══ Extracted records ══

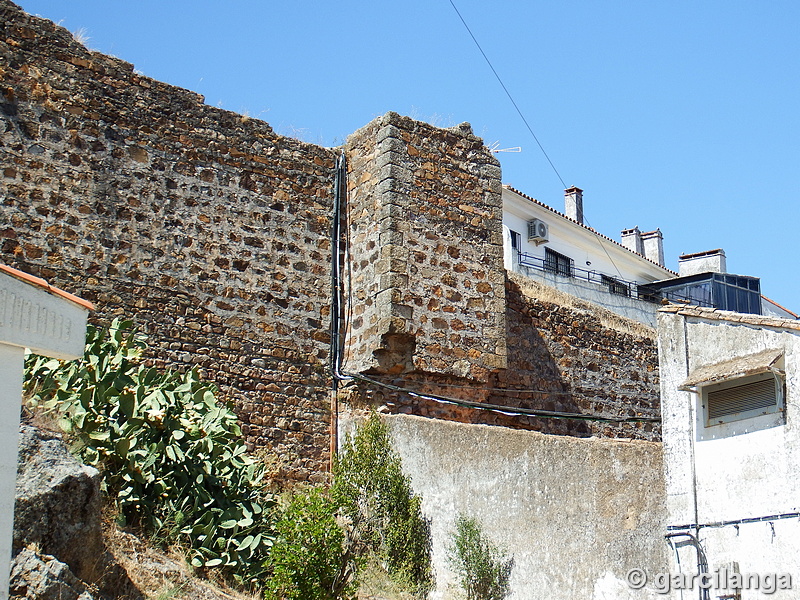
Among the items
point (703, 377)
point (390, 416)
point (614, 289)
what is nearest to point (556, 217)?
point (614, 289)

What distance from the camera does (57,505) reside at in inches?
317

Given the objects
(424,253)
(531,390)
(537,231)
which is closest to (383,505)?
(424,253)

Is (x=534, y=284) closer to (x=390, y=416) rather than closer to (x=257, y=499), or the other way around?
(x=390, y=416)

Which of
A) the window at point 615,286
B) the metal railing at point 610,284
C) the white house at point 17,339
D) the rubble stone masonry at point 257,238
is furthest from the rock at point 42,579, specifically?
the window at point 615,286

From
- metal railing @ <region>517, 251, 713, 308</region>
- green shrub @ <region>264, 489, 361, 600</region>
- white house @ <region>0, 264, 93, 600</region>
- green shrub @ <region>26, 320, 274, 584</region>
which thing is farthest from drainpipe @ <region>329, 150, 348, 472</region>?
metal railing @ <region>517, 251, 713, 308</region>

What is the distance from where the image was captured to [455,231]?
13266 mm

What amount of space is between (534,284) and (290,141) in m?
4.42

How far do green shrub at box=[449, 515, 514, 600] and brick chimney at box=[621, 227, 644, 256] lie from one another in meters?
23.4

═══

→ **Directive**:
Copy the whole listing above word for word but do not carry over the pictures.

→ **Task output**:
Among the items
point (703, 377)
point (390, 416)
point (614, 289)
what is nearest to point (556, 217)?
point (614, 289)

What distance from the camera does (57,505) reside at in inches?
317

Given the objects
(424,253)
(531,390)
(537,231)
which is closest to (383,505)?
(424,253)

Is (x=534, y=284) closer to (x=390, y=416) rather than closer to (x=257, y=499), or the other way around?
(x=390, y=416)

Which of
A) the window at point 615,286
B) the metal railing at point 610,284
C) the white house at point 17,339
D) the rubble stone masonry at point 257,238
is furthest from the rock at point 42,579, specifically?
the window at point 615,286

From
- metal railing @ <region>517, 251, 713, 308</region>
- green shrub @ <region>264, 489, 361, 600</region>
- white house @ <region>0, 264, 93, 600</region>
- green shrub @ <region>26, 320, 274, 584</region>
which thing is farthest from drainpipe @ <region>329, 150, 348, 472</region>?
metal railing @ <region>517, 251, 713, 308</region>

What is the distance from where the image was captured to [455,231]?
13266 mm

What amount of space is between (534,284) and (290,141) in m?
4.42

How far do green shrub at box=[449, 515, 514, 600] and brick chimney at box=[621, 227, 644, 256] lie from one another in meters?
23.4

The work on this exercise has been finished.